See? Here’s the point: it doesn’t matter trends, the age, body shape, what colors theories tell us look good on us or what sparks joy, it’s not about the rule, it’s about being balanced, relaxed, chill, pragmatic yet creative, mostly rebellious and always overdressed.

As women we are labelled, judged, body-shamed, critiqued, stereotypically boxed. 

Without going to the depths of social, political, or psychological investigation, the expectation of having to fit in a style, preppy, conservative, whimsical, modern, business attire, deconstructed, normcore, indie sleaze, twee is exhausting.

An even more demoralizing aspect of our daily life is to be given the side-eye, expected to be cheery and smiley, cat called, described with diminishing epithets by other women.

The constant scrutiny depletes the levels of creativity and curiosity and I even think that for the common good commercial brands have invented the bridge market of no couture nor streetwear but just plain mediocre stuff.
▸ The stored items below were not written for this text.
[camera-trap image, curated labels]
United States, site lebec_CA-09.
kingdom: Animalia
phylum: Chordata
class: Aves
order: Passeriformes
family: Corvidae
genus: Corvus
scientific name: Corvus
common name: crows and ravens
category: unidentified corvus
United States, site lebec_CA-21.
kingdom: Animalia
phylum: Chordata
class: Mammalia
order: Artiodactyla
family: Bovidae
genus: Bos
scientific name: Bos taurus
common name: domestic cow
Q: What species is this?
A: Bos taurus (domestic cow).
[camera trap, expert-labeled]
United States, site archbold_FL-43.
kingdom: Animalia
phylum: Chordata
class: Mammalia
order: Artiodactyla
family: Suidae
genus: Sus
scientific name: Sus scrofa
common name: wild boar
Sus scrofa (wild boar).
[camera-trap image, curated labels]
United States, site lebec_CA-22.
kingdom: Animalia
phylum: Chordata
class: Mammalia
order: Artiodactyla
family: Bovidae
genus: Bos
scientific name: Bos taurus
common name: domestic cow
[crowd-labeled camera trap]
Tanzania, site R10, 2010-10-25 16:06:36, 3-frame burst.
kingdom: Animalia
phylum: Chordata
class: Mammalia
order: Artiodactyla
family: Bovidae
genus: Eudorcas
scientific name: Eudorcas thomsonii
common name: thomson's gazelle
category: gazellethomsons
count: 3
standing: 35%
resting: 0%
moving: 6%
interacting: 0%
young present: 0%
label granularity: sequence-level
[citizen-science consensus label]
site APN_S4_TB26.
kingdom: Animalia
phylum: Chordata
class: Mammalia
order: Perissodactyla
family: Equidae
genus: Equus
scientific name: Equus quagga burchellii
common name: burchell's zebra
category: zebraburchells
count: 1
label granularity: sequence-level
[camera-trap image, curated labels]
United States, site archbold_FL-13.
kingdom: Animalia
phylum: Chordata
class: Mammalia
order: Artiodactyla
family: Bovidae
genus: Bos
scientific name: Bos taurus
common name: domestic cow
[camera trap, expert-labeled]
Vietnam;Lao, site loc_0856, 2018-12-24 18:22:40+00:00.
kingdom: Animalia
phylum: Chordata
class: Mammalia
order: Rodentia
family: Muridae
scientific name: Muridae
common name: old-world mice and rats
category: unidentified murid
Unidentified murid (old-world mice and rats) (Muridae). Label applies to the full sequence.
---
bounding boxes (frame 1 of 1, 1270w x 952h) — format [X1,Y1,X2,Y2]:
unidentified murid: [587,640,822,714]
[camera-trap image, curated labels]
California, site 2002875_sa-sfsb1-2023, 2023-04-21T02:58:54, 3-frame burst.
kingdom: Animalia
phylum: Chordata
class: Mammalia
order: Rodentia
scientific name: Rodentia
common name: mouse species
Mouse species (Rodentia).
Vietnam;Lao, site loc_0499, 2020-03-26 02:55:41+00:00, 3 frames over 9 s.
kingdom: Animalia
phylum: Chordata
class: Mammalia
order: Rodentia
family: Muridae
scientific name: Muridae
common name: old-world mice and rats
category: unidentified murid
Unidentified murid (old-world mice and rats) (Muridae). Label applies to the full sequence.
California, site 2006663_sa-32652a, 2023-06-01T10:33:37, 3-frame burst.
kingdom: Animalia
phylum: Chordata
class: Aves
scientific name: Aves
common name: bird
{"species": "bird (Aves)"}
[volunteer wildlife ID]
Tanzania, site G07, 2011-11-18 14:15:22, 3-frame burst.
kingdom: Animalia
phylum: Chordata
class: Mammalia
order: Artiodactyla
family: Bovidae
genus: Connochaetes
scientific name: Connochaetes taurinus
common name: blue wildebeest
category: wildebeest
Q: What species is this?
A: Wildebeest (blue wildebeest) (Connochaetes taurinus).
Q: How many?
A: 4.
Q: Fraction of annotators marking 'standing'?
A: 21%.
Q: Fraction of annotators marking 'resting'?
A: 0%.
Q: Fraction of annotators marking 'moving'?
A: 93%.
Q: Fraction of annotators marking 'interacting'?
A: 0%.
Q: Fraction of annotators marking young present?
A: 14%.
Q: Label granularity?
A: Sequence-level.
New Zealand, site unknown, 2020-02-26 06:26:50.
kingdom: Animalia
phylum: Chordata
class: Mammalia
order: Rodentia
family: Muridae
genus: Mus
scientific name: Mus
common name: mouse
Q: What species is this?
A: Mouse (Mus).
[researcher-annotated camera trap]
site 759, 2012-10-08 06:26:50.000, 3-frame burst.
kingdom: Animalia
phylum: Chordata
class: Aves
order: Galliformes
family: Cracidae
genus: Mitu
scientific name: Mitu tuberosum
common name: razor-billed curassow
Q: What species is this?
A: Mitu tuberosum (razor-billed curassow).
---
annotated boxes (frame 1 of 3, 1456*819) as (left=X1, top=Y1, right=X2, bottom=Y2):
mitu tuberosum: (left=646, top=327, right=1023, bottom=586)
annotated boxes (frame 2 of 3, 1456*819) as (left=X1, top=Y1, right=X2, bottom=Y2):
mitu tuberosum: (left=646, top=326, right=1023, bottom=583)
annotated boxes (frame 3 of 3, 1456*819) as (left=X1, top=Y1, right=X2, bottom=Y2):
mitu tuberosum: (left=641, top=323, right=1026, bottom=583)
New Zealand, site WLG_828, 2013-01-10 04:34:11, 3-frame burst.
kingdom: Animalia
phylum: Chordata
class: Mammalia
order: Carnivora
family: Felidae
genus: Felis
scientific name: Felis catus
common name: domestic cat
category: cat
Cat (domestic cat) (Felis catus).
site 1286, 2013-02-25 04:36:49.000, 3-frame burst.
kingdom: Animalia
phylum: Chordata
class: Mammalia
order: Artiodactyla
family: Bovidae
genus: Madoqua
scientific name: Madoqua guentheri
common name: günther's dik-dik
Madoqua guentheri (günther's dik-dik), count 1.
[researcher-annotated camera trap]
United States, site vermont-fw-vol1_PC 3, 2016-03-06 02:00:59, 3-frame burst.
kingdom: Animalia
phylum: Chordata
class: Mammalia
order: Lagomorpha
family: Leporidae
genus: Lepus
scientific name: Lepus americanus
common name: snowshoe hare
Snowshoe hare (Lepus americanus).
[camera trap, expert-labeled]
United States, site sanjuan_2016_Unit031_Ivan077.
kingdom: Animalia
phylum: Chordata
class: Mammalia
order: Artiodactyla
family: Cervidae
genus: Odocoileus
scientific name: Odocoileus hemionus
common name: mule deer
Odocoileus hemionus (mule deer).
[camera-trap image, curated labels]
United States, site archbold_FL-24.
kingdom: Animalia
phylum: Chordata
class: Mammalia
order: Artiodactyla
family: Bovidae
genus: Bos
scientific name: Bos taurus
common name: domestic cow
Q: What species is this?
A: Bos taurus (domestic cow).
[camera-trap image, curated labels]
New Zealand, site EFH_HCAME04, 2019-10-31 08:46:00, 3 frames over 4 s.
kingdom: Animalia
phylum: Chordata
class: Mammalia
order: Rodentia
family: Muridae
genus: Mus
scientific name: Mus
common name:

And then I came across Noiranca’s DE-LABEL campaign “Succinct yet eclectic, [it] heralds a new era of femininity – of nuance, confidence, and agency – amidst the rambunctious veneration of archetypal femininity, while tracing the rumination in empowering oneself out of the typical. 

How can a handbag brand be a vessel of positivity you ask?

By disrupting the gender-binary mindset and disparaging common misconceptions like ageism with three models who posing with confidence reveal their authenticity and “reclaim their voices.”